[Rows of spatial question data]
▼▼▼
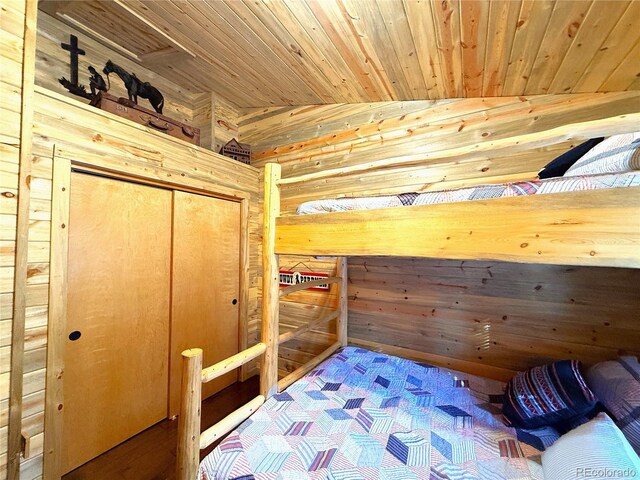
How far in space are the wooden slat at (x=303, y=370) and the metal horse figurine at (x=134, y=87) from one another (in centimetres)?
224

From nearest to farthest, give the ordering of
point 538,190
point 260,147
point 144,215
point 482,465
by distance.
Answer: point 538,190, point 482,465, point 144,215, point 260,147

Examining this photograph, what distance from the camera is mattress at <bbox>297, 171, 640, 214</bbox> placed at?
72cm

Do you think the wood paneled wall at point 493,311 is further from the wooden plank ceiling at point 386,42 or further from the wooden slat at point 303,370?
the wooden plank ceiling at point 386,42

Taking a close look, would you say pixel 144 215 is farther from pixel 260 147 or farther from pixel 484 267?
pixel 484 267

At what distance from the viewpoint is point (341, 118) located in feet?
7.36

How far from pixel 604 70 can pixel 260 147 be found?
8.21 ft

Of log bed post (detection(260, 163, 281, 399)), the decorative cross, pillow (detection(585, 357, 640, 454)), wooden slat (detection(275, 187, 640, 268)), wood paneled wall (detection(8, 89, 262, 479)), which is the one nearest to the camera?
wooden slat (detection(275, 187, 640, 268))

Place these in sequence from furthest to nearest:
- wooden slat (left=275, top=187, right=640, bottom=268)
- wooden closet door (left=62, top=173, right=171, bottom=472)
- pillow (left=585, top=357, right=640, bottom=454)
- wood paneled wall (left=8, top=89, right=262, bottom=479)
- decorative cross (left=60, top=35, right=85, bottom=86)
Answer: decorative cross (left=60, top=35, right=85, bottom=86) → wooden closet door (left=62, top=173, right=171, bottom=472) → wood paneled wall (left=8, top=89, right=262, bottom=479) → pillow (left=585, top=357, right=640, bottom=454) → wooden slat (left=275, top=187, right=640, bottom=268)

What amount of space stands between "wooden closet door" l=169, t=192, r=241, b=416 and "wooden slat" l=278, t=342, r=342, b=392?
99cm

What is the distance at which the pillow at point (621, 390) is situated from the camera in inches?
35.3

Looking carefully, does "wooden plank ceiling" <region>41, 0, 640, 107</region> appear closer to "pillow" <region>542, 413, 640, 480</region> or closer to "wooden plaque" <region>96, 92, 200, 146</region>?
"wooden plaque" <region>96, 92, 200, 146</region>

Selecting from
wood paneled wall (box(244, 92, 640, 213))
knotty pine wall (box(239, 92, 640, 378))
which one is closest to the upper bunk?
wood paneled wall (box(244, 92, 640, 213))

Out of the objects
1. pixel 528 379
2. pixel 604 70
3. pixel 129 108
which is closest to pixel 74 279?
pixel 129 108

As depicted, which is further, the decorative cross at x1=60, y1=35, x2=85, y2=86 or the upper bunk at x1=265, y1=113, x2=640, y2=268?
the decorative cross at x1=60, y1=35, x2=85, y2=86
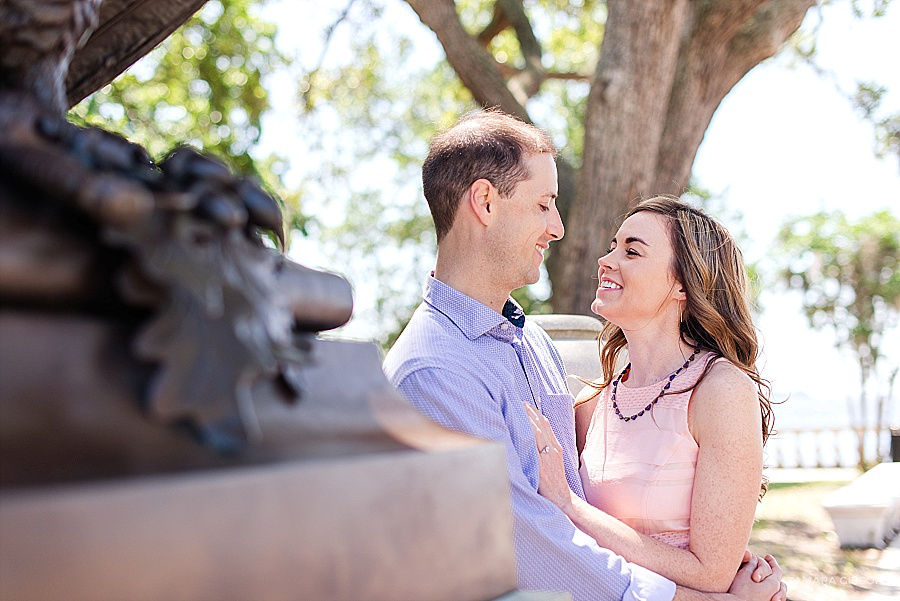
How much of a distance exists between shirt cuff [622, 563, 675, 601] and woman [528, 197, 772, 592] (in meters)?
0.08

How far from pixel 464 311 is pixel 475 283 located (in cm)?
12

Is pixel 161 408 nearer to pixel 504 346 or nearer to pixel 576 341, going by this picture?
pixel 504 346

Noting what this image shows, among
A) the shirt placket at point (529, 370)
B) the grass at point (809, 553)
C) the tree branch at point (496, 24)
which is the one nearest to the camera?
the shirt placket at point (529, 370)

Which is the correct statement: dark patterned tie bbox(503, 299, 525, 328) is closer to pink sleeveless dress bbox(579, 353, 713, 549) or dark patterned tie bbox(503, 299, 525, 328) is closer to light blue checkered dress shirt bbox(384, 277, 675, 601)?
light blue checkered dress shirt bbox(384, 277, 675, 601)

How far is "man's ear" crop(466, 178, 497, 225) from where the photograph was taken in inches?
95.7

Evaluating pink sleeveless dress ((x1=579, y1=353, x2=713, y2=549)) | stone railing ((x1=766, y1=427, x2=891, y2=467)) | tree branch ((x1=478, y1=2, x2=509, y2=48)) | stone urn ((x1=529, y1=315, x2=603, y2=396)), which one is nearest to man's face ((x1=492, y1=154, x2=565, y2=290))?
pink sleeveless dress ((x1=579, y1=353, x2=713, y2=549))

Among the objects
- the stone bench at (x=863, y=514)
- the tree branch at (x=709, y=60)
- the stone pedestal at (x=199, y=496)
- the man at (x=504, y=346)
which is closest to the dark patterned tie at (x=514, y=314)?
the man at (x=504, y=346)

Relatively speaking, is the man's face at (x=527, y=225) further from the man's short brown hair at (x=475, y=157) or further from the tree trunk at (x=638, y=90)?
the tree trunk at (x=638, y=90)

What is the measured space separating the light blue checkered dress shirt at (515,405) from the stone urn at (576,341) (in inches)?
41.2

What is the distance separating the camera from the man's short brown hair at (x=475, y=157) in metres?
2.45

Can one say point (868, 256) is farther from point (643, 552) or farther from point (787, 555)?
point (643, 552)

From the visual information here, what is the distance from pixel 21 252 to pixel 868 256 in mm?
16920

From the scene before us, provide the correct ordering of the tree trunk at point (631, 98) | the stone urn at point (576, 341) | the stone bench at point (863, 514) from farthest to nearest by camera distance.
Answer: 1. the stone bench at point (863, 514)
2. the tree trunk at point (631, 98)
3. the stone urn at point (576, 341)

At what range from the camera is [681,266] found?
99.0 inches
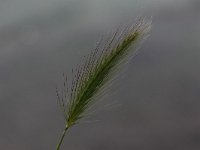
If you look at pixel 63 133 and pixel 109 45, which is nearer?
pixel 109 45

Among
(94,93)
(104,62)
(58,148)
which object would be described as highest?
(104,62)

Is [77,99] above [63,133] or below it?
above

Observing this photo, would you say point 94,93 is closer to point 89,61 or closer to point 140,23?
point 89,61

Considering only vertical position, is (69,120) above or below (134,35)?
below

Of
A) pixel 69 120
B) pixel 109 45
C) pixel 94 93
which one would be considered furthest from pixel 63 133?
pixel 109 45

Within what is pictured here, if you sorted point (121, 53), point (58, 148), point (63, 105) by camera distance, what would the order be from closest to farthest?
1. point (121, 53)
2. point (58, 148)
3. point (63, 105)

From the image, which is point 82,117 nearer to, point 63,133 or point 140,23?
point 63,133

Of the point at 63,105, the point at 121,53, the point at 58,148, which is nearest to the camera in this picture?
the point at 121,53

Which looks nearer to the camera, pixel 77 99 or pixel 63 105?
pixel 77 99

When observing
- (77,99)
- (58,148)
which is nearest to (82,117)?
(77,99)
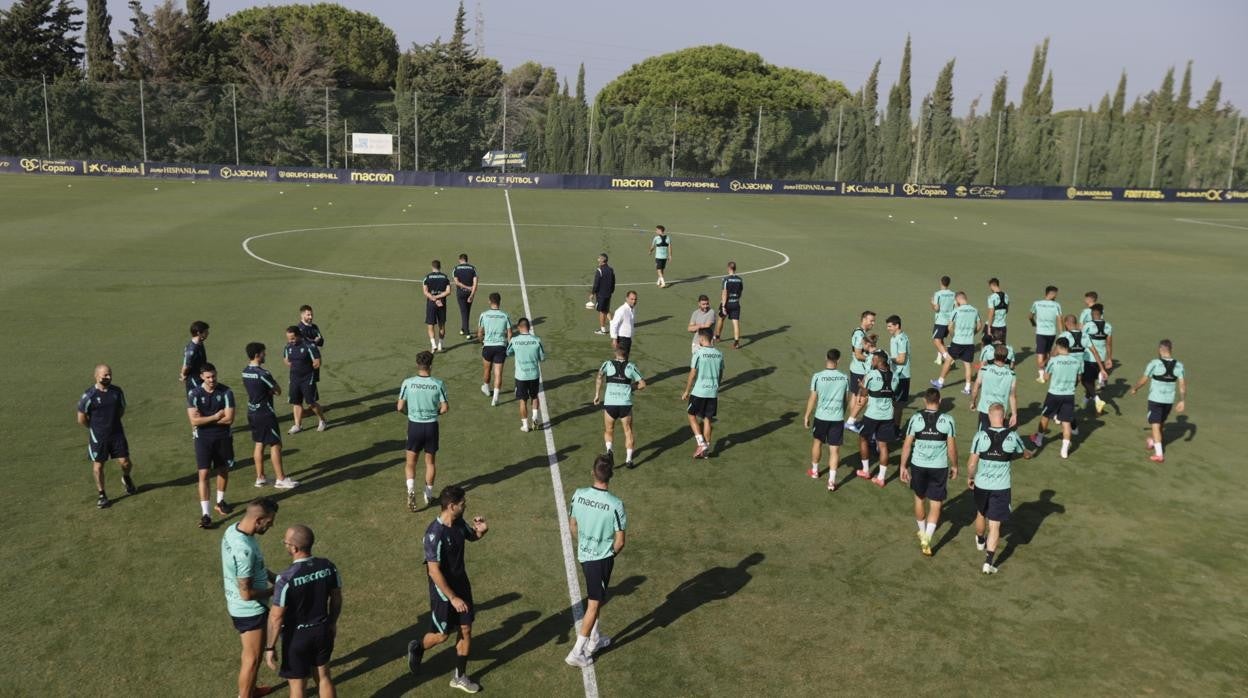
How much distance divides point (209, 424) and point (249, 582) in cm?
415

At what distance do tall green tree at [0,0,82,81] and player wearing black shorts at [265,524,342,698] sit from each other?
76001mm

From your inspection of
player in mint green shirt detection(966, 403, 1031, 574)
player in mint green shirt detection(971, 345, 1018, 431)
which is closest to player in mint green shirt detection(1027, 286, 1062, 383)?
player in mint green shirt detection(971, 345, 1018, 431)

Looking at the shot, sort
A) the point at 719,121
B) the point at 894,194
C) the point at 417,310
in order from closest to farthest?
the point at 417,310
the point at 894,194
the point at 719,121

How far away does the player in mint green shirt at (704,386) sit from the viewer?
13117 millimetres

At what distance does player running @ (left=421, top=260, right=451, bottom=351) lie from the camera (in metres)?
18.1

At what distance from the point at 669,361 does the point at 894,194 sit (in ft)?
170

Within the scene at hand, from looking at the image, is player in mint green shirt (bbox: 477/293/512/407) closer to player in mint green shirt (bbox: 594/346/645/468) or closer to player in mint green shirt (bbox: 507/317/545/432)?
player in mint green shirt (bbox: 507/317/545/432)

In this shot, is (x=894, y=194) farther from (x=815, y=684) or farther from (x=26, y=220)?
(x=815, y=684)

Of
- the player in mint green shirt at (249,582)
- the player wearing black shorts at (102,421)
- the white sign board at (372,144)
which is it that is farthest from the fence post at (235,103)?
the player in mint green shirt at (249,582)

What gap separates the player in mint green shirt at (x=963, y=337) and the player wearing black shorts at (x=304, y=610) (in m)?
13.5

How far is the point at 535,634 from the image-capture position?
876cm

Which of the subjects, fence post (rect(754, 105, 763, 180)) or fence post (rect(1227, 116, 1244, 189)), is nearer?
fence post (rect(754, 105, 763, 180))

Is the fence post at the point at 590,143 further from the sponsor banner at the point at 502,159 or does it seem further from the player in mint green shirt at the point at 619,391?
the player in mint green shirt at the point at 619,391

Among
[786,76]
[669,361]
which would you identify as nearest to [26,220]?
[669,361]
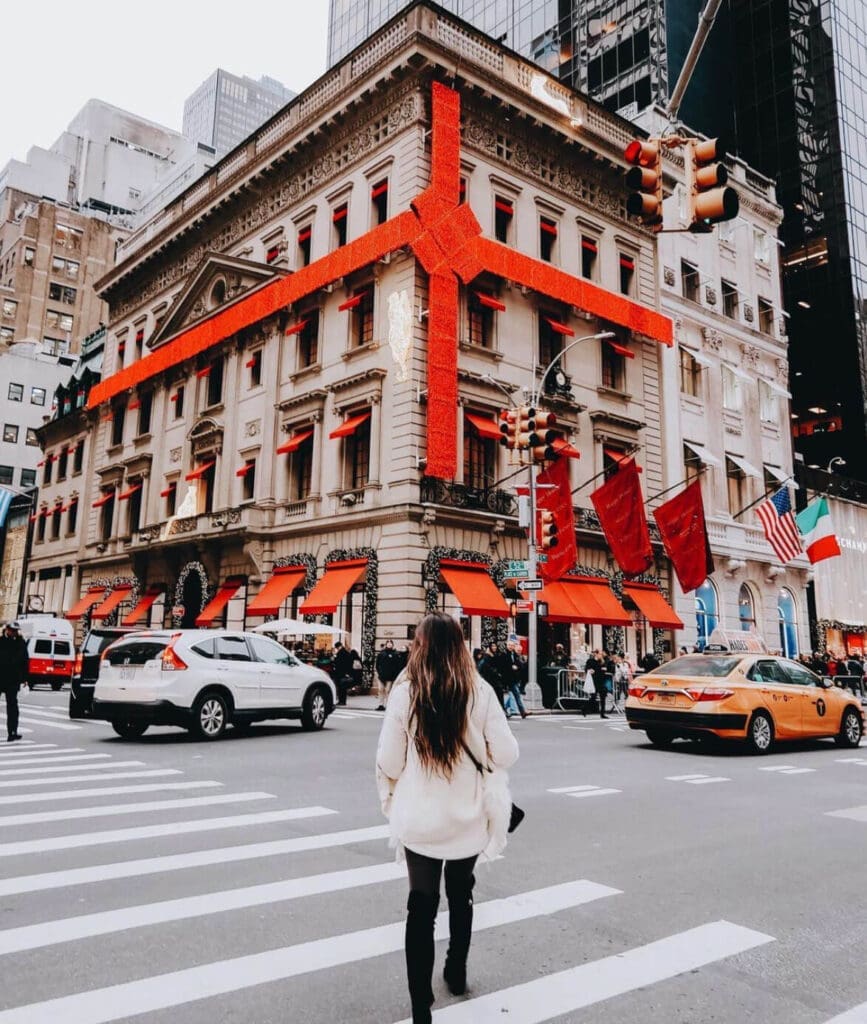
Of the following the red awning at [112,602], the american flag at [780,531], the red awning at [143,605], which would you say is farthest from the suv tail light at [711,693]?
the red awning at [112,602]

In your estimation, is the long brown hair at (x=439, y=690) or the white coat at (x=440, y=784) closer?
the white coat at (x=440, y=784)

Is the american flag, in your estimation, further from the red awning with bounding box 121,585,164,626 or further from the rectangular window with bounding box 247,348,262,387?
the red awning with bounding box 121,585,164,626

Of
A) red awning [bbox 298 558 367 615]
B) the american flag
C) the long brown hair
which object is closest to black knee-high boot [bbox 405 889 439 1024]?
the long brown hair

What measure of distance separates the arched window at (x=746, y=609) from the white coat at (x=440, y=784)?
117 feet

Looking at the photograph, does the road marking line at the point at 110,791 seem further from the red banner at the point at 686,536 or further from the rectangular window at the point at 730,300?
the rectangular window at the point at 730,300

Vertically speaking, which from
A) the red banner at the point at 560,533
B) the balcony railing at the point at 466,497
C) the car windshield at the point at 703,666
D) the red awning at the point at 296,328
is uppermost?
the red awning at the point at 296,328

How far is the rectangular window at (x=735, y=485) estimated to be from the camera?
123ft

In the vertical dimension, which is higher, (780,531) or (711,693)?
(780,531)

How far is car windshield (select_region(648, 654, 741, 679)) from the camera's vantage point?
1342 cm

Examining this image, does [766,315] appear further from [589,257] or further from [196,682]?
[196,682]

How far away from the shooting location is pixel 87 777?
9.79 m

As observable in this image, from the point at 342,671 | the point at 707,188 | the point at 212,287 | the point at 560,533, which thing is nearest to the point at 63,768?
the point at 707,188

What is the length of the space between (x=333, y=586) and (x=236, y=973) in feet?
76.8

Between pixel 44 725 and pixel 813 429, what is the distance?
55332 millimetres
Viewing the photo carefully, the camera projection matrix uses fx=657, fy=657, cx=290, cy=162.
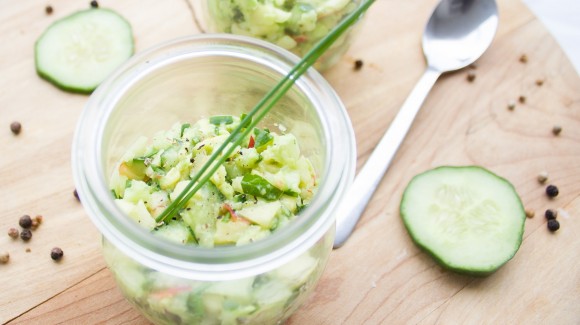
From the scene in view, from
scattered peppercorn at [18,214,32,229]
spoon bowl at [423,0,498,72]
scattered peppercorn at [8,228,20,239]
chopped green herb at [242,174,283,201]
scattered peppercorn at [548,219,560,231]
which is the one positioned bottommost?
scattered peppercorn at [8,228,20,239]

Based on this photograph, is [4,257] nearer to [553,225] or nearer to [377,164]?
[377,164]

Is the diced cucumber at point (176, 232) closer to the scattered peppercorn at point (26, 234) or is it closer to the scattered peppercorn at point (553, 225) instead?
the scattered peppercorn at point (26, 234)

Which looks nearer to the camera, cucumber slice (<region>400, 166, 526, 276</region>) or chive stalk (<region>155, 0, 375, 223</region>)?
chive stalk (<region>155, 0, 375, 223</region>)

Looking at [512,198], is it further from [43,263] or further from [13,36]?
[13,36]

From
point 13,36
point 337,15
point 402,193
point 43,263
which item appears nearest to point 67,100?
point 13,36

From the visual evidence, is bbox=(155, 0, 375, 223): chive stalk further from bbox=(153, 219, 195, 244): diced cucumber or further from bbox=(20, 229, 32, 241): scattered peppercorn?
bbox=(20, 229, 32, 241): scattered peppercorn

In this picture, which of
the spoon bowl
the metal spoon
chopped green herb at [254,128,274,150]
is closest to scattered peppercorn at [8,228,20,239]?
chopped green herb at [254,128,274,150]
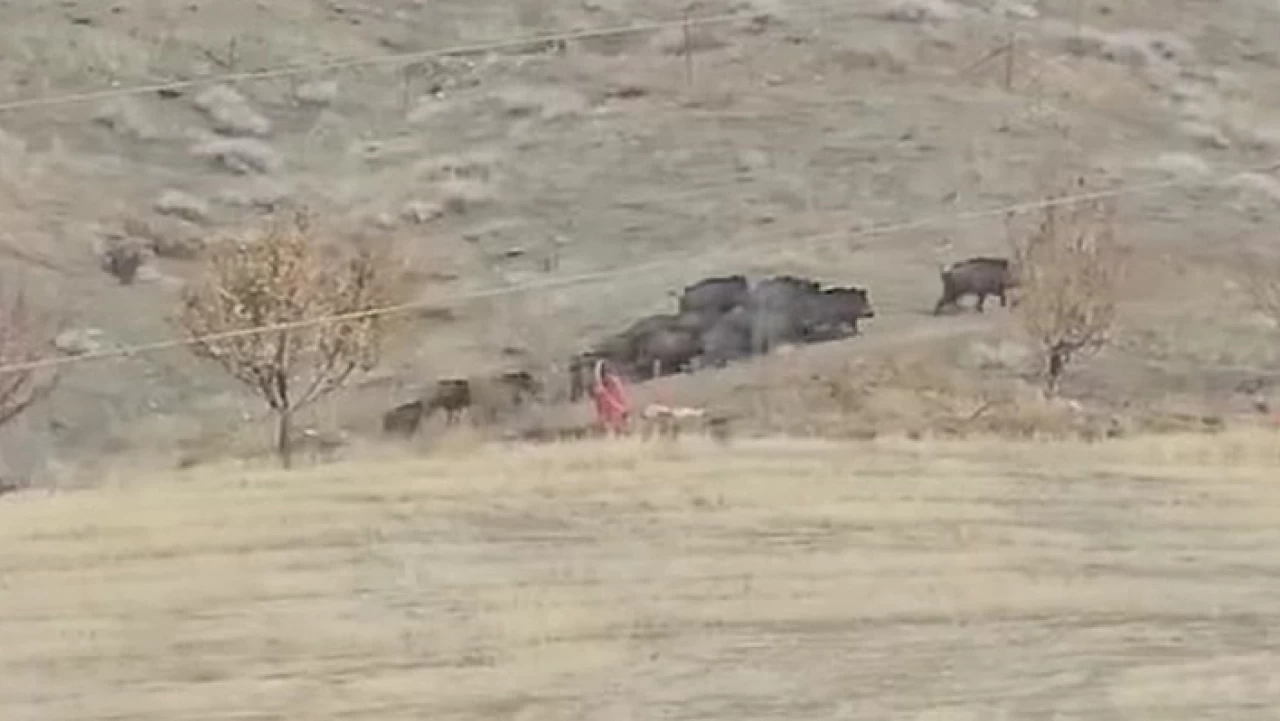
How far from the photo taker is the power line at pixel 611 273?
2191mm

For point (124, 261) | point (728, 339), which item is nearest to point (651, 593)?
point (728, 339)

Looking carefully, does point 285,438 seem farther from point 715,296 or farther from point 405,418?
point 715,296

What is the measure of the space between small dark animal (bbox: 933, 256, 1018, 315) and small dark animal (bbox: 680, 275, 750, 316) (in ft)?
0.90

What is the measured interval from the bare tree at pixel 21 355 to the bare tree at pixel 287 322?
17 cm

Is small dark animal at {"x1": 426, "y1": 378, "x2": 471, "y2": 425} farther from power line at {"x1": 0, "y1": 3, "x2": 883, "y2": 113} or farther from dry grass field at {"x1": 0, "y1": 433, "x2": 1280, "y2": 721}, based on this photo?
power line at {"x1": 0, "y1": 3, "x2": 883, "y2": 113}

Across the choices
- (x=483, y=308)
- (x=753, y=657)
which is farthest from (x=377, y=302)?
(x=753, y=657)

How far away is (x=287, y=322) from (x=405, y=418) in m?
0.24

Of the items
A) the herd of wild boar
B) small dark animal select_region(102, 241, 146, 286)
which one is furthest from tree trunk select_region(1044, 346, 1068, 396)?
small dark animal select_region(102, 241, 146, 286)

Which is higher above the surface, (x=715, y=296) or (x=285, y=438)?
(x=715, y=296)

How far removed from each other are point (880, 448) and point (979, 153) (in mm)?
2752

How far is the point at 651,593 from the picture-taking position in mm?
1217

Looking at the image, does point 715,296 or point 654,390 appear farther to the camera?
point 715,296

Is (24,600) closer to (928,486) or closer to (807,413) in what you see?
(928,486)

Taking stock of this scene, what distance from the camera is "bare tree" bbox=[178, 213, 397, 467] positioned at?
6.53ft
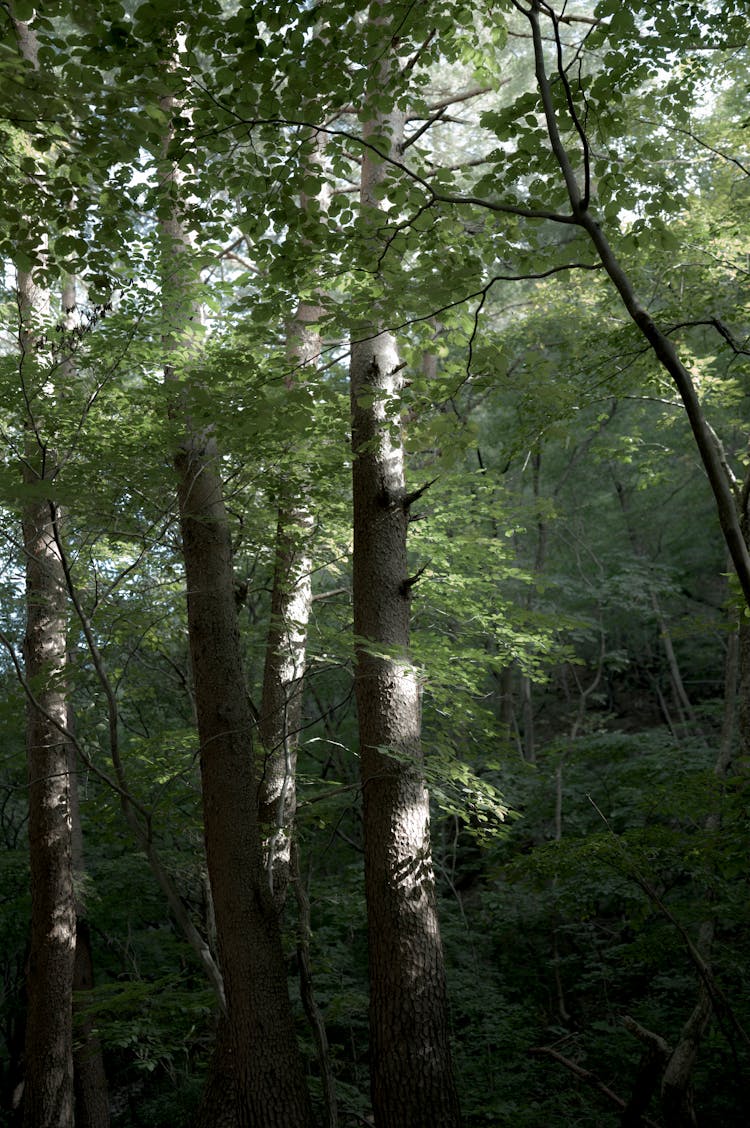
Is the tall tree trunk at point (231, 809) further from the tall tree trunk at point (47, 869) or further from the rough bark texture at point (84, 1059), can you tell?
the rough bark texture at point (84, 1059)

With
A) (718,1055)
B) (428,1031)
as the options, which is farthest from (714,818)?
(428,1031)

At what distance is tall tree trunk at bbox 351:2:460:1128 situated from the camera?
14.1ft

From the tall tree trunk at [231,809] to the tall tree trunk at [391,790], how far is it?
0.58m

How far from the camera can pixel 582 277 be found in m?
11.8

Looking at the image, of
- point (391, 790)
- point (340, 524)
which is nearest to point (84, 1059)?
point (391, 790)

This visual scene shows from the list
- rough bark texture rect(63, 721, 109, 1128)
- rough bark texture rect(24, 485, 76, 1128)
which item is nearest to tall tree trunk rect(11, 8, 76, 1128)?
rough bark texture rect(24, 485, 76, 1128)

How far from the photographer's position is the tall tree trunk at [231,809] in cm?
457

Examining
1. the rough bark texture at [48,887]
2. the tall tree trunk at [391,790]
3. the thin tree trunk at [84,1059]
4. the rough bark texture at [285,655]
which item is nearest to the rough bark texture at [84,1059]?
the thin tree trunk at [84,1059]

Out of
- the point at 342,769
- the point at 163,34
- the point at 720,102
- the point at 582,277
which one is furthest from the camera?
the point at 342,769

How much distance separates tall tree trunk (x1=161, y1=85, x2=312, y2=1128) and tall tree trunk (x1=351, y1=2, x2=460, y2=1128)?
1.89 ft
▲▲▲
To do — Please copy the items without any change, starting at the line that contains "This visual scene shows from the list" and continuing through the last line of the items, with both ends included.

Solution for this problem —
This visual scene shows from the list
- rough bark texture rect(63, 721, 109, 1128)
- rough bark texture rect(24, 485, 76, 1128)
which item is nearest to tall tree trunk rect(11, 8, 76, 1128)?
rough bark texture rect(24, 485, 76, 1128)

How far from the photographer's position is the tall tree trunk at [231,809] in cm?
457

Examining
1. the rough bark texture at [48,887]
2. the tall tree trunk at [391,790]
3. the thin tree trunk at [84,1059]
4. the rough bark texture at [285,655]
which item is nearest to the rough bark texture at [84,1059]?
the thin tree trunk at [84,1059]

Out of
- the point at 342,769
- the point at 163,34
- the point at 720,102
- the point at 582,277
which one is furthest from the camera?
the point at 342,769

How much distance separates tall tree trunk (x1=161, y1=85, x2=312, y2=1128) and tall tree trunk (x1=351, y1=2, x2=460, y2=1128)?
1.89 ft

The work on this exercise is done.